→ **Given data**:
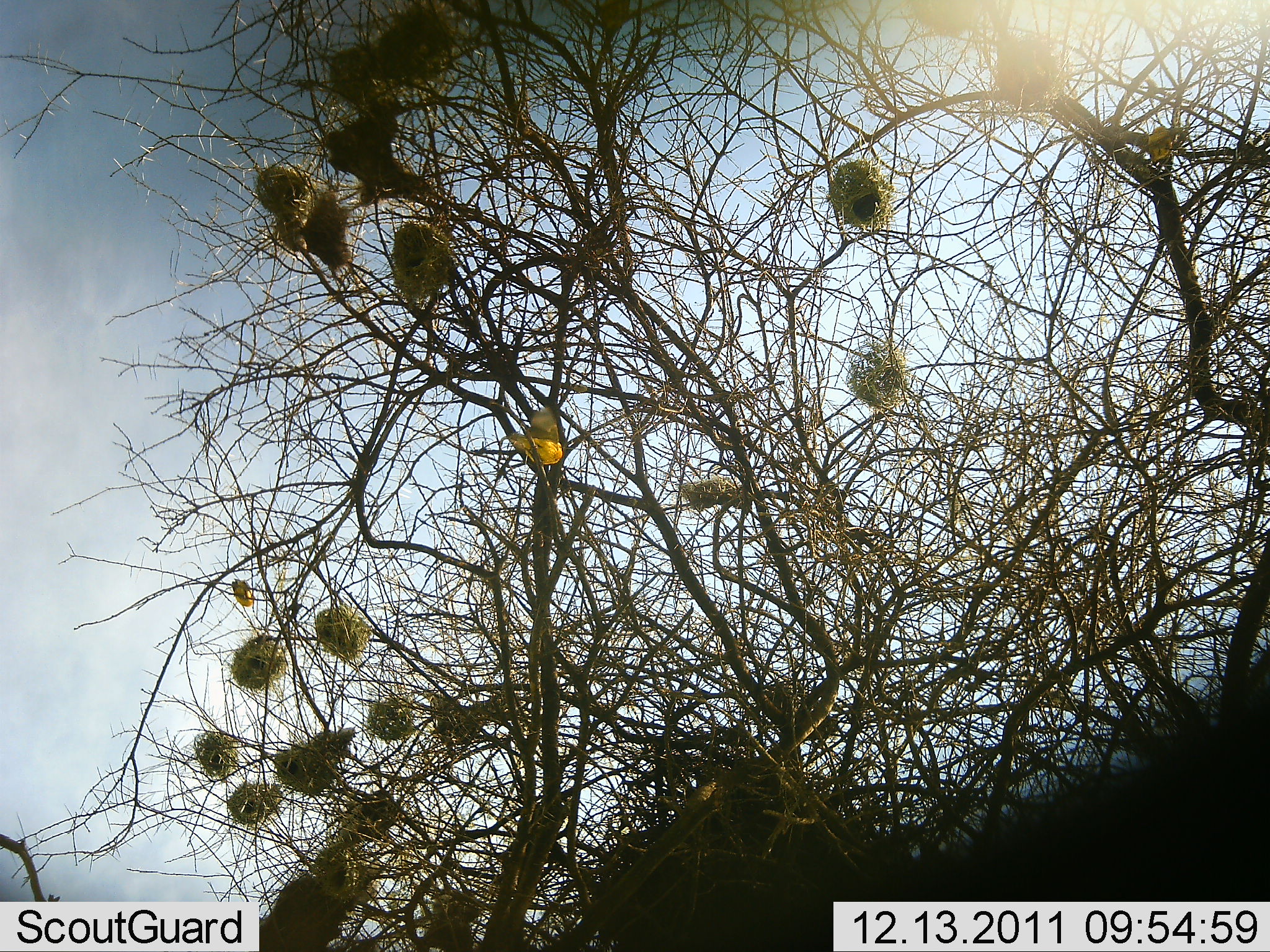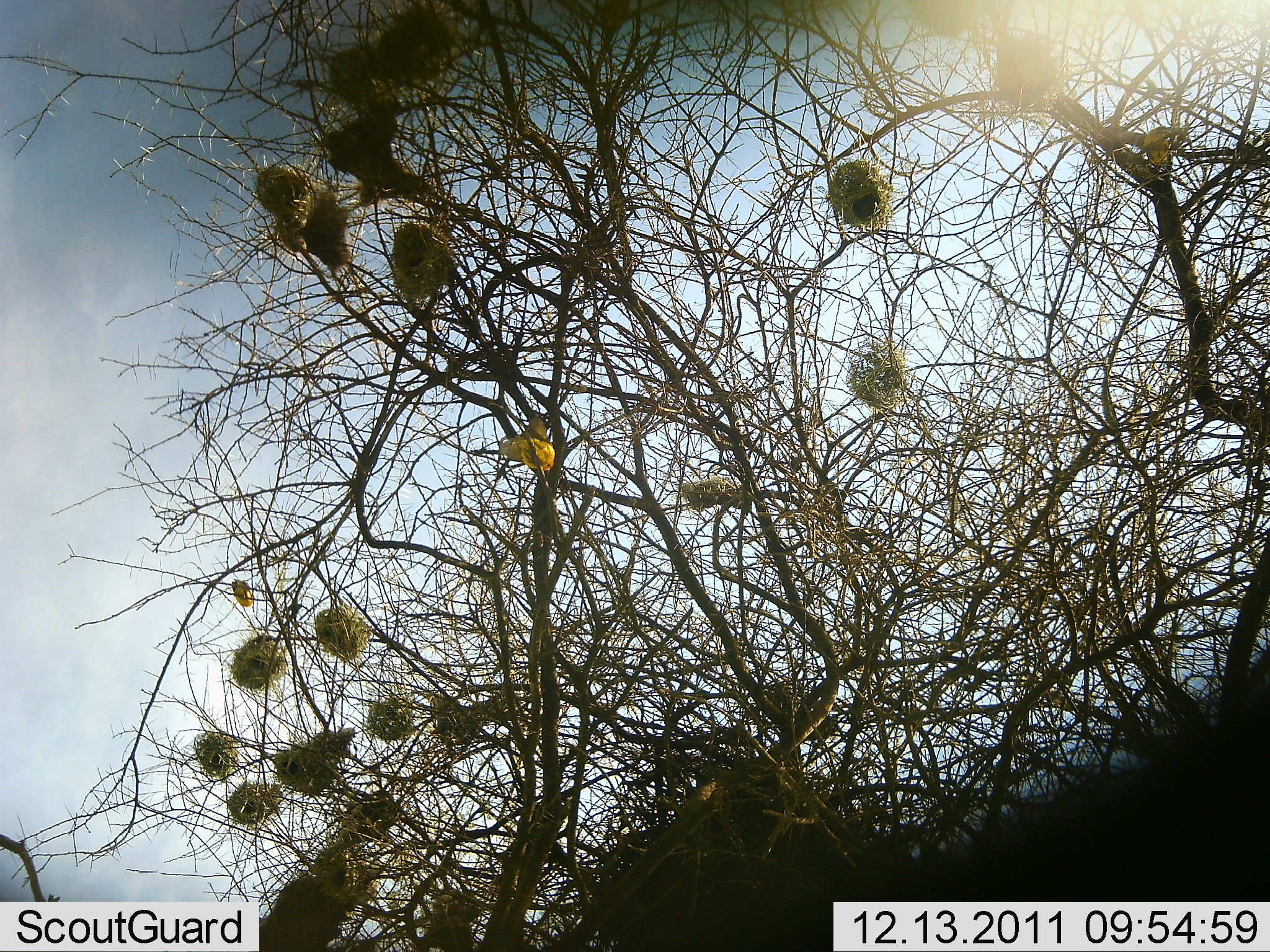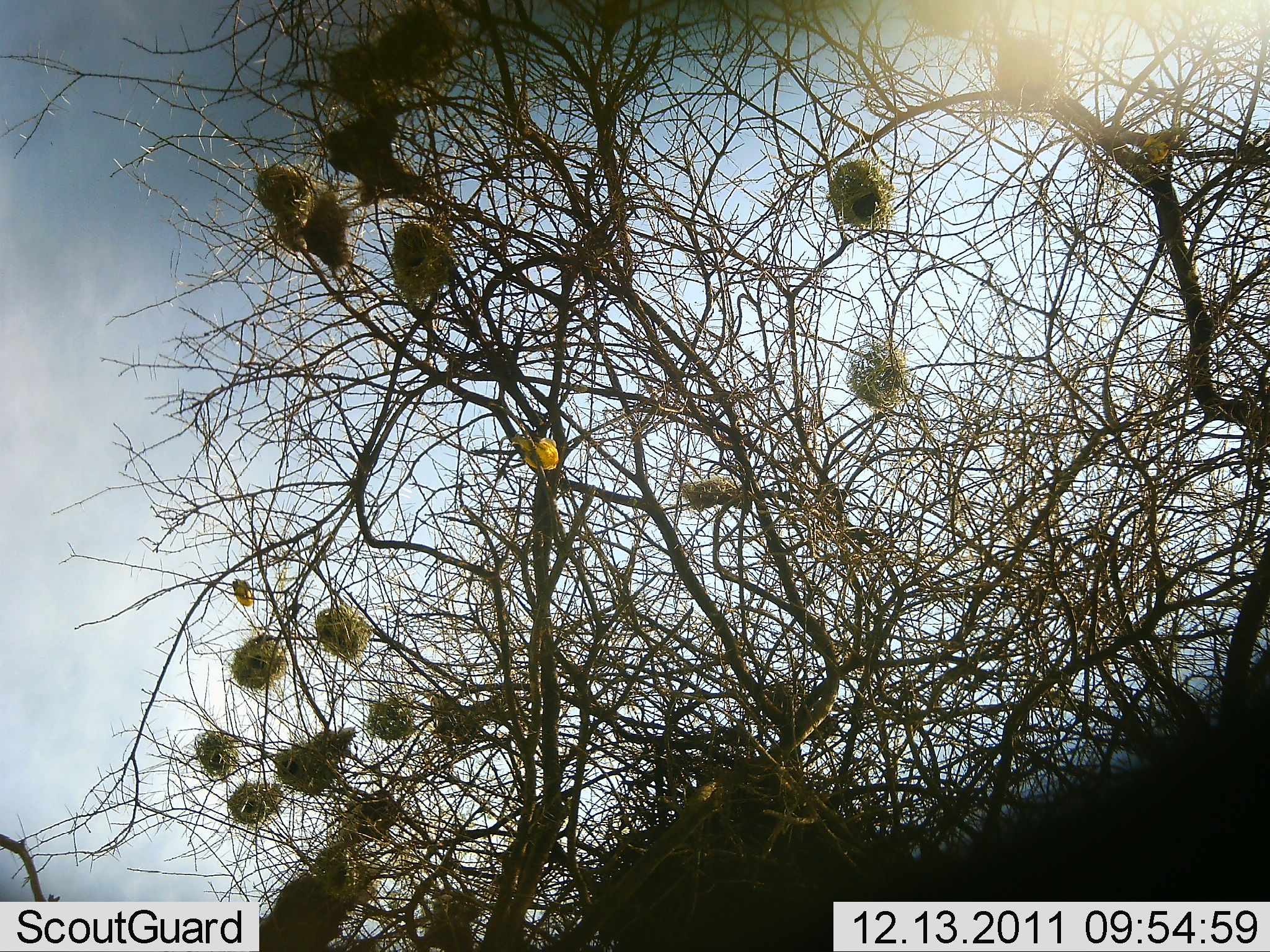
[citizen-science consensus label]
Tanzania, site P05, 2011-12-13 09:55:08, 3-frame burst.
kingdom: Animalia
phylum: Chordata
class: Aves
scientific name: Aves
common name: bird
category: otherbird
Otherbird (bird) (Aves), count 3. Behavior (volunteer vote fractions): standing 60%, resting 20%, moving 40%, interacting 10%. Young present (vote fraction): 0%. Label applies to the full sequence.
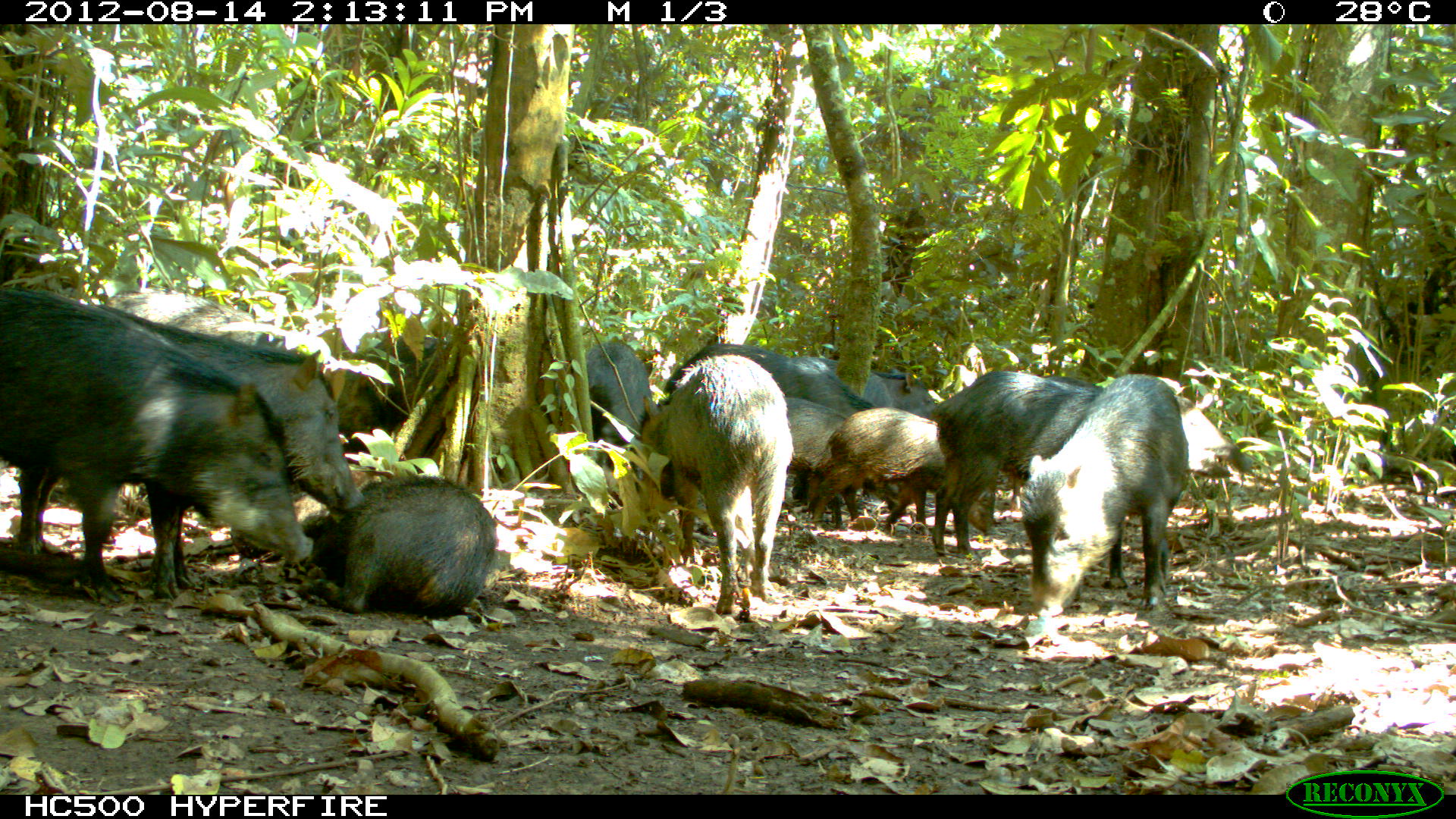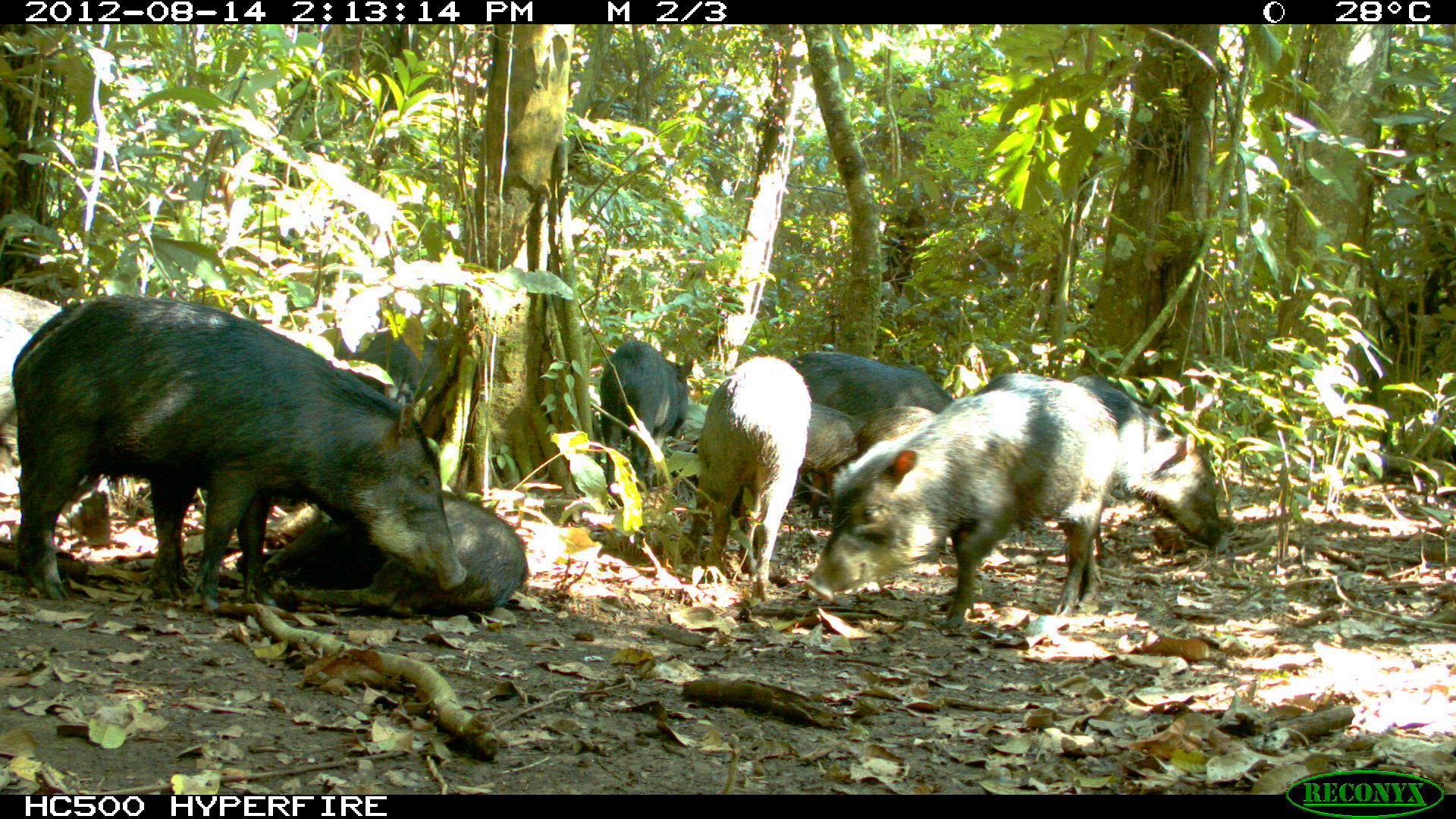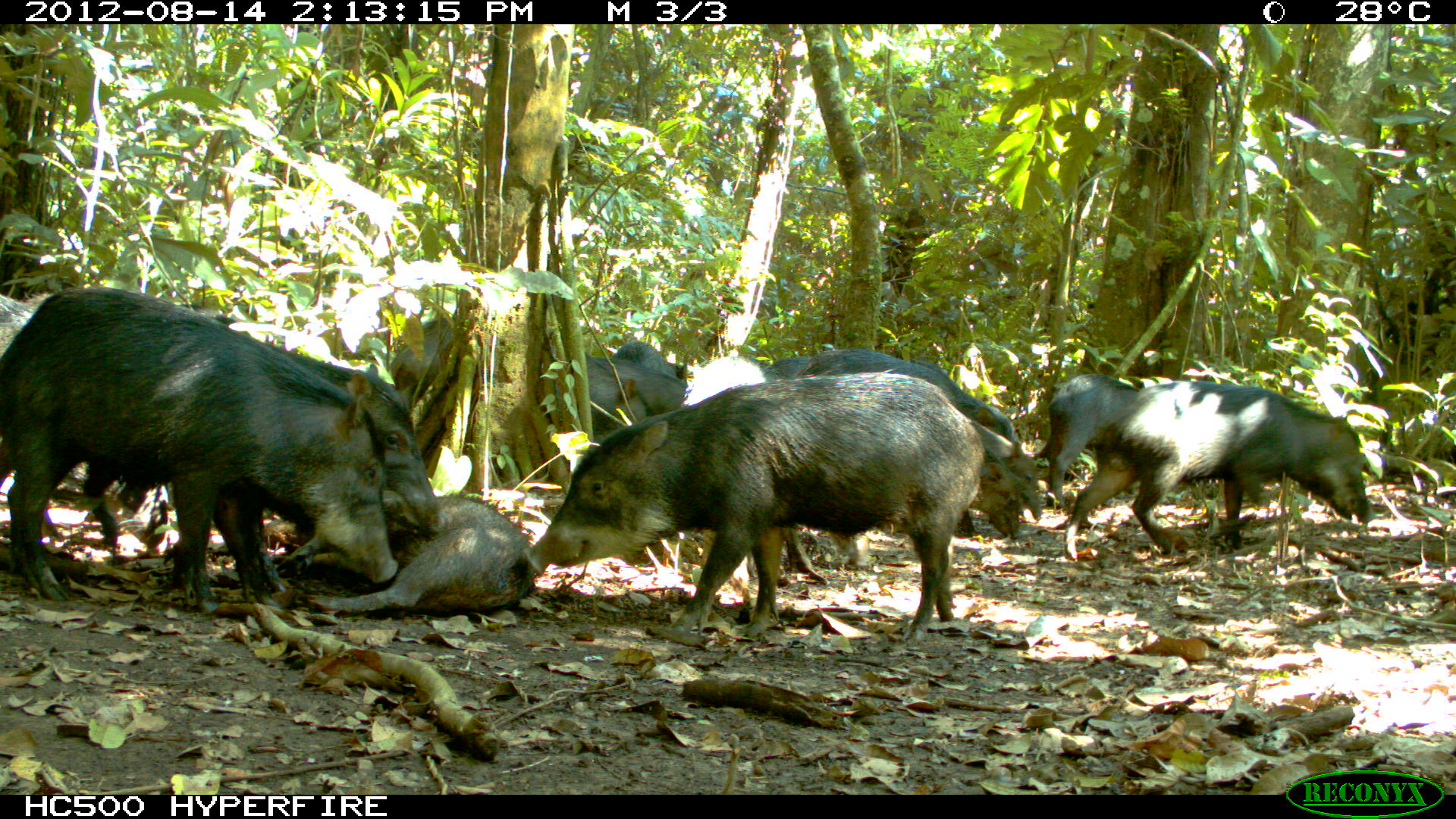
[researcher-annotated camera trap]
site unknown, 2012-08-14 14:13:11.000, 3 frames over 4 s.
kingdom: Animalia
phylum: Chordata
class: Mammalia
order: Artiodactyla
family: Tayassuidae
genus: Tayassu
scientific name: Tayassu pecari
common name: white-lipped peccary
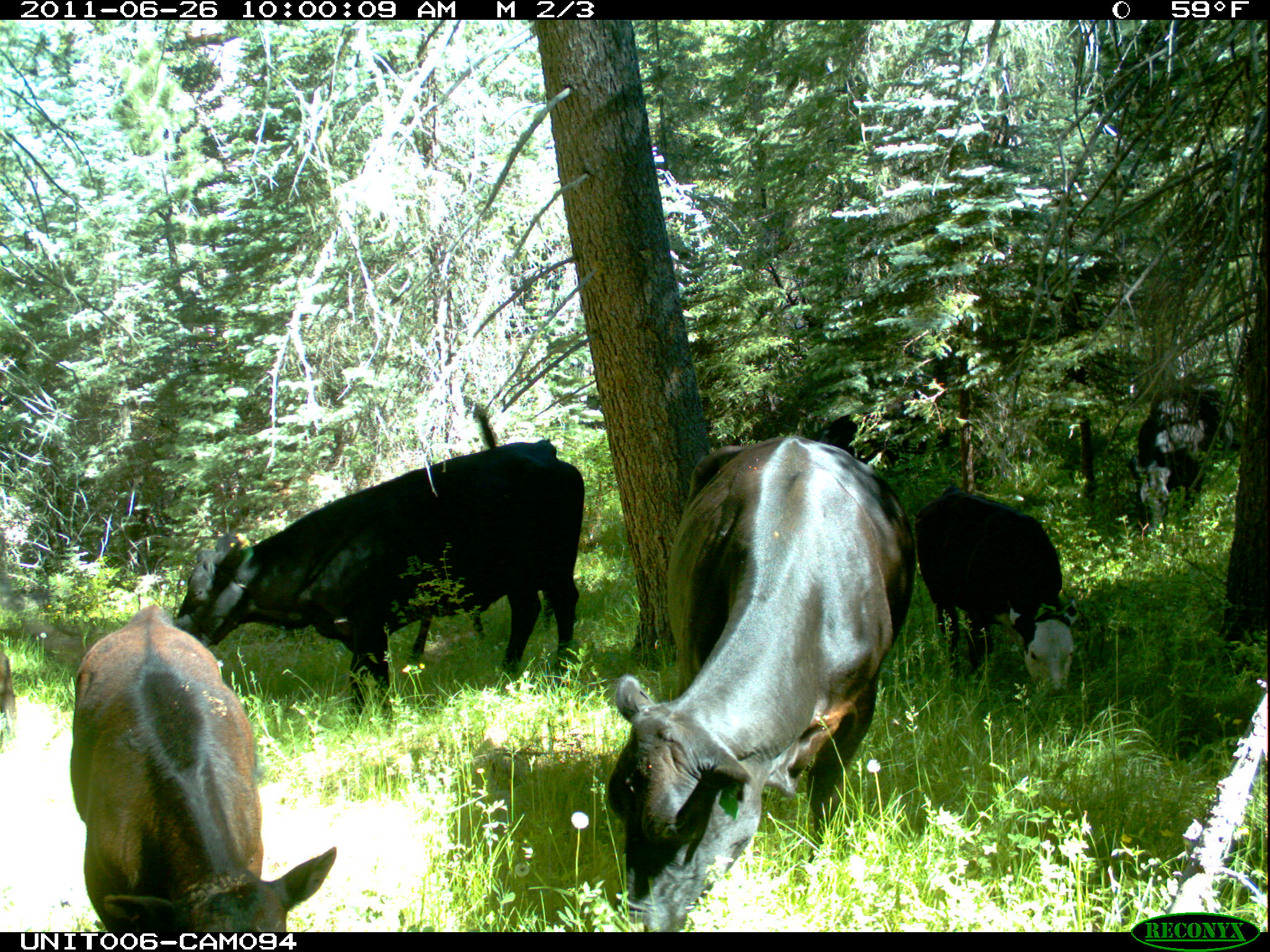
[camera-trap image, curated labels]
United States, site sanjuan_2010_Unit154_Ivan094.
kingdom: Animalia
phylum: Chordata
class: Mammalia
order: Artiodactyla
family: Bovidae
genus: Bos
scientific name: Bos taurus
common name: domestic cow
Bos taurus (domestic cow).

→ **Aim of the exercise**: An exact copy of the material is required, minus the pictures.

→ **Result for this exercise**:
[citizen-science consensus label]
Tanzania, site P05, 2011-12-13 09:55:08, 3-frame burst.
kingdom: Animalia
phylum: Chordata
class: Aves
scientific name: Aves
common name: bird
category: otherbird
Otherbird (bird) (Aves), count 3. Behavior (volunteer vote fractions): standing 60%, resting 20%, moving 40%, interacting 10%. Young present (vote fraction): 0%. Label applies to the full sequence.
[researcher-annotated camera trap]
site unknown, 2012-08-14 14:13:11.000, 3 frames over 4 s.
kingdom: Animalia
phylum: Chordata
class: Mammalia
order: Artiodactyla
family: Tayassuidae
genus: Tayassu
scientific name: Tayassu pecari
common name: white-lipped peccary
[camera-trap image, curated labels]
United States, site sanjuan_2010_Unit154_Ivan094.
kingdom: Animalia
phylum: Chordata
class: Mammalia
order: Artiodactyla
family: Bovidae
genus: Bos
scientific name: Bos taurus
common name: domestic cow
Bos taurus (domestic cow).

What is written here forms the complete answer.